Ethereum hat eine ganz andere Geschichte. ETH setzt nicht nur auf den Preis, sondern auf die Rendite des Kapitals innerhalb der Netzwerke. Ethereum ist schon lange auf Proof of Stake umgestiegen, und große Unternehmen halten ETH bereits als Bilanzaktiva und erzielen zusätzlich Einkommen durch Staking – mit einer jährlichen Rendite von etwa 3–5 % – und verwandeln ETH damit in einen arbeitenden digitalen Kapitalstock, nicht nur in eine spekulative Spielerei. Große börsennotierte Unternehmen und Krypto-Firmen bilden Kassenreserven in ETH: In einzelnen Fällen geht es um sechsstellige bis sogar siebenstellige ETH-Volumina, also Hunderte Millionen Dollar, die nicht einfach liegen bleiben, sondern Staking-Einkommen generieren.
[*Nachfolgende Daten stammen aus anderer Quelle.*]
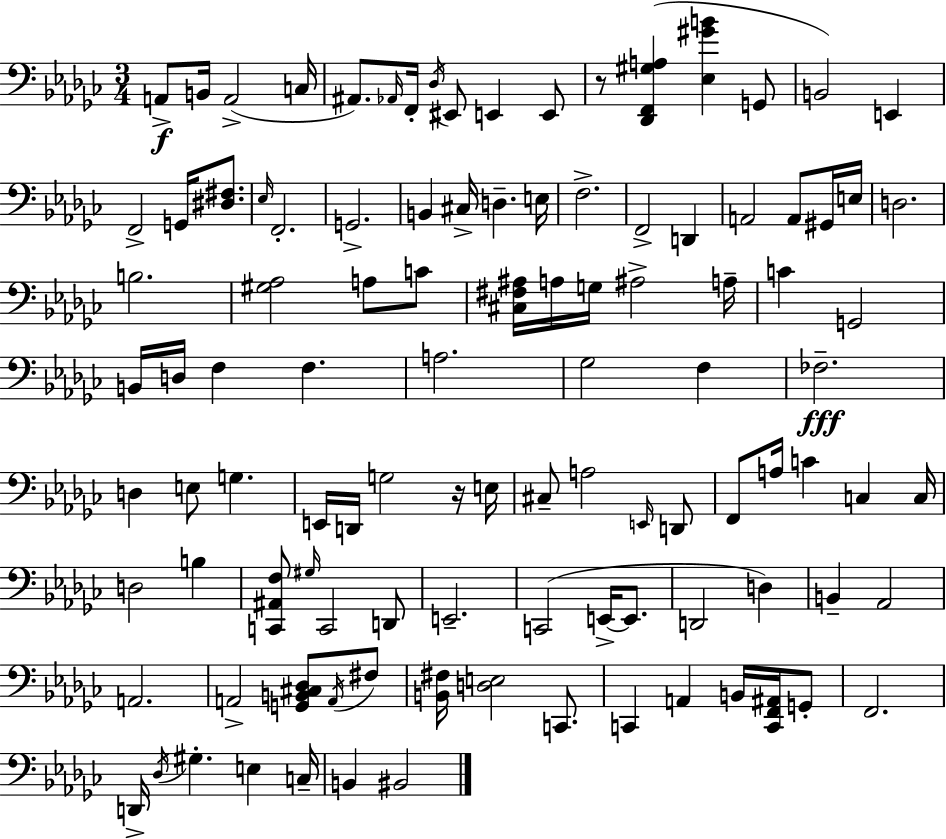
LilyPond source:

{
  \clef bass
  \numericTimeSignature
  \time 3/4
  \key ees \minor
  a,8->\f b,16 a,2->( c16 | ais,8.) \grace { aes,16 } f,16-. \acciaccatura { des16 } eis,8 e,4 | e,8 r8 <des, f, gis a>4( <ees gis' b'>4 | g,8 b,2) e,4 | \break f,2-> g,16 <dis fis>8. | \grace { ees16 } f,2.-. | g,2.-> | b,4 cis16-> d4.-- | \break e16 f2.-> | f,2-> d,4 | a,2 a,8 | gis,16 e16 d2. | \break b2. | <gis aes>2 a8 | c'8 <cis fis ais>16 a16 g16 ais2-> | a16-- c'4 g,2 | \break b,16 d16 f4 f4. | a2. | ges2 f4 | fes2.--\fff | \break d4 e8 g4. | e,16 d,16 g2 | r16 e16 cis8-- a2 | \grace { e,16 } d,8 f,8 a16 c'4 c4 | \break c16 d2 | b4 <c, ais, f>8 \grace { gis16 } c,2 | d,8 e,2.-- | c,2( | \break e,16->~~ e,8. d,2 | d4) b,4-- aes,2 | a,2. | a,2-> | \break <g, b, cis des>8 \acciaccatura { a,16 } fis8 <b, fis>16 <d e>2 | c,8. c,4 a,4 | b,16 <c, f, ais,>16 g,8-. f,2. | d,16-> \acciaccatura { des16 } gis4.-. | \break e4 c16-- b,4 bis,2 | \bar "|."
}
Dies schafft institutionellen Nachfrage nach ETH nicht mehr als „zweite Kryptowährung nach BTC“, sondern als Netzwerk-Aktiv, das innerhalb der Ökonomie einen Zahlungsstrom erzeugt.
Der zweite Wachstumstreiber von ETH ist die Institutionalisierung der Rendite über regulierte Produkte. Im Jahr 2025 kamen massive Zuflüsse in Spot-ETFs zu Ethereum, und es ging bereits um Milliarden Dollar frischen Kapitals von Fonds und Unternehmenskassen. Anleger diskutieren nicht nur den einfachen Zugang über Börsenfonds, sondern auch die Perspektive von Produkten, bei denen Staking offiziell in die Struktur des ETF integriert wird, also „kaufe den Ticker, erhalte passives Einkommen“. Regulatorische Schritte in den USA und Bemühungen, Staking in ein für Wall Street geeignetes und rechtlich einwandfreies Instrument zu verwandeln, gelten als nächster Schritt. Dies hebt Ethereum in seiner Wertschätzung: Aus einem Altkoin wird ein infrastruktureller Aktiv mit Ertragsmodell, den Institutionen langfristig halten wollen.
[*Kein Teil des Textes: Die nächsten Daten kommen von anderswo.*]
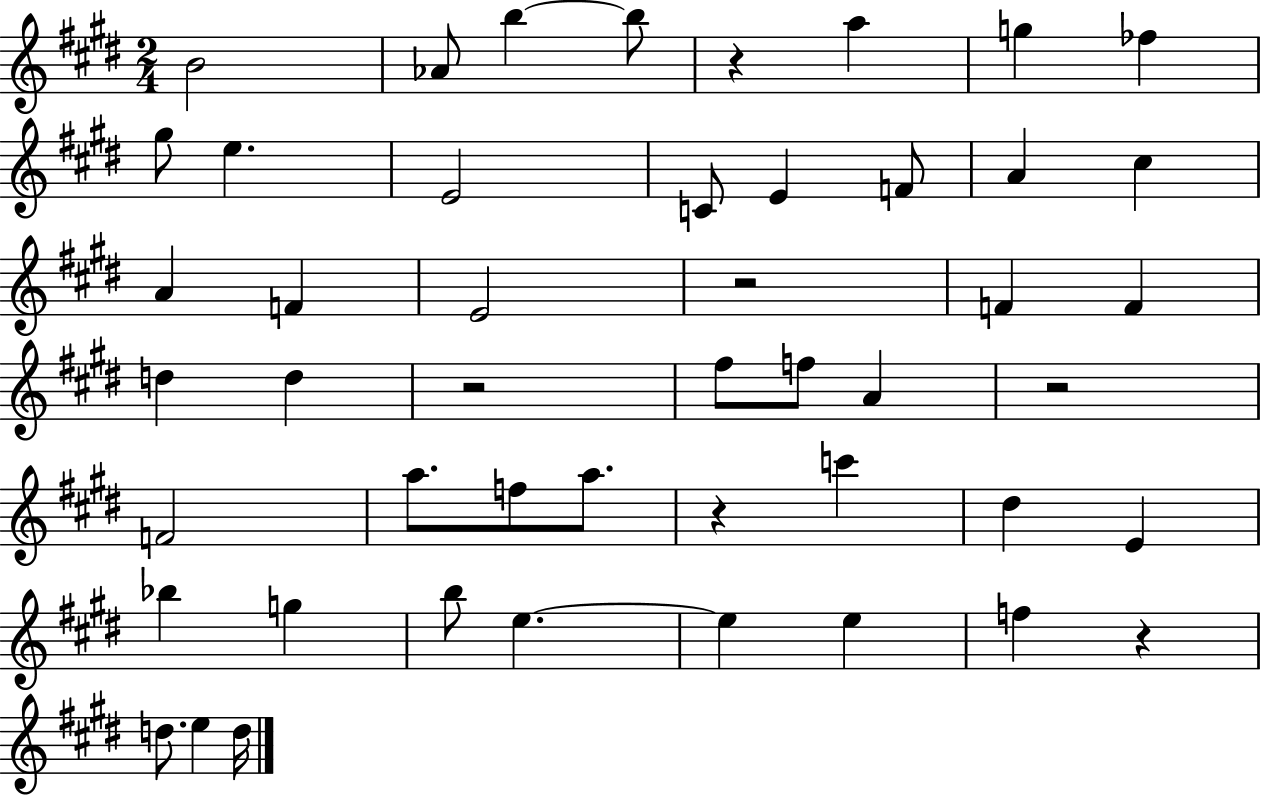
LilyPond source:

{
  \clef treble
  \numericTimeSignature
  \time 2/4
  \key e \major
  \repeat volta 2 { b'2 | aes'8 b''4~~ b''8 | r4 a''4 | g''4 fes''4 | \break gis''8 e''4. | e'2 | c'8 e'4 f'8 | a'4 cis''4 | \break a'4 f'4 | e'2 | r2 | f'4 f'4 | \break d''4 d''4 | r2 | fis''8 f''8 a'4 | r2 | \break f'2 | a''8. f''8 a''8. | r4 c'''4 | dis''4 e'4 | \break bes''4 g''4 | b''8 e''4.~~ | e''4 e''4 | f''4 r4 | \break d''8. e''4 d''16 | } \bar "|."
}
Ein weiterer Punkt für ETH ist seine Ökonomie. Ethereum bleibt das Herzstück von DeFi und Stabilcoins, und die Verbreitung von Layer-2-Lösungen senkt die Transaktionskosten, sodass sowohl Privatanleger als auch Institutionen Liquidität bewegen und Produkte auf der Netzwerke aufbauen können, ohne monströse Gebühren zu zahlen. Aktive Tokenisierung, Kreditvergabe, Derivate sowie das Wachstum des On-Chain-Handels machen ETH nicht nur zu einem spekulativen Asset, sondern zu einer technologischen Plattform, auf der ein wesentlicher Teil der kryptofinanziellen Infrastruktur läuft. Analysten meinen, dass gerade die Kombination aus Staking-Rendite, DeFi-Umsätzen und Skalierung über Layer 2 ETH die Chance gibt, BTC bei der Erholung nach Schocks zu überholen, weil für ETH weniger die Geopolitik entscheidend ist, sondern der Nachfrage nach On-Chain-Service.
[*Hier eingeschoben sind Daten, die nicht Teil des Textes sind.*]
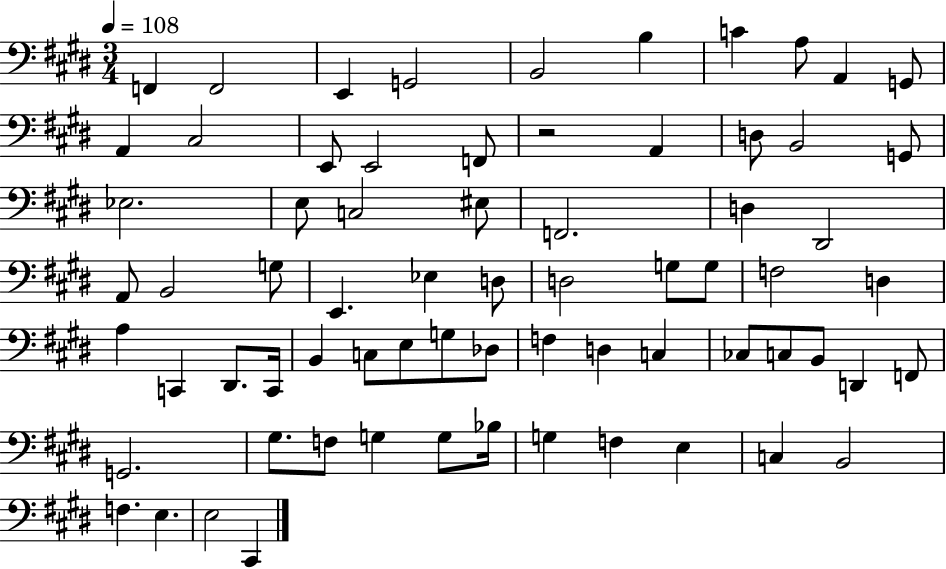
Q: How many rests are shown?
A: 1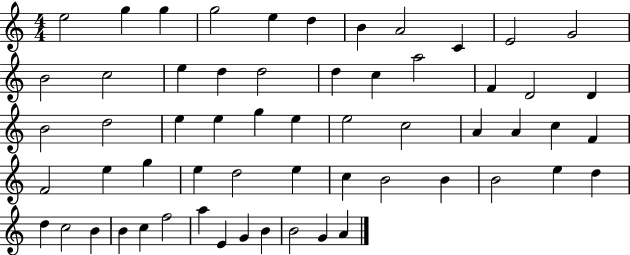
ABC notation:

Was bedeutet all das nach dem Oktober-Flash-Crash? Bitcoin bestimmt derzeit den Risikoton auf makroökonomischer Ebene: Zölle, Zinssätze der Fed, Aggression zwischen großen Volkswirtschaften, Stimmung der ETFs – all dies beeinflusst den BTC-Preis und damit den gesamten Markt. Ethereum zieht parallel den Markt in einem anderen Stil nach oben: Es vermarktet das Modell „Krypto als finanzielle Infrastruktur mit Ertrag“, bei dem Kapital nicht einfach liegt, sondern arbeitet. Der Streit um „wer der Leader ist“, hat damit der Vorstellung eines Systems mit zwei Kraftzentren Platz gemacht. BTC verfolgt die Erzählung von Schutz und Status, ETH die Erzählung von Ertrag und Nutzung. Solange die Welt im Zustand hoher makroökonomischer Spannung lebt, ist gerade die Aufspaltung der Wachstumstreiber – und nicht ein einziger Leader – zur neuen Norm geworden.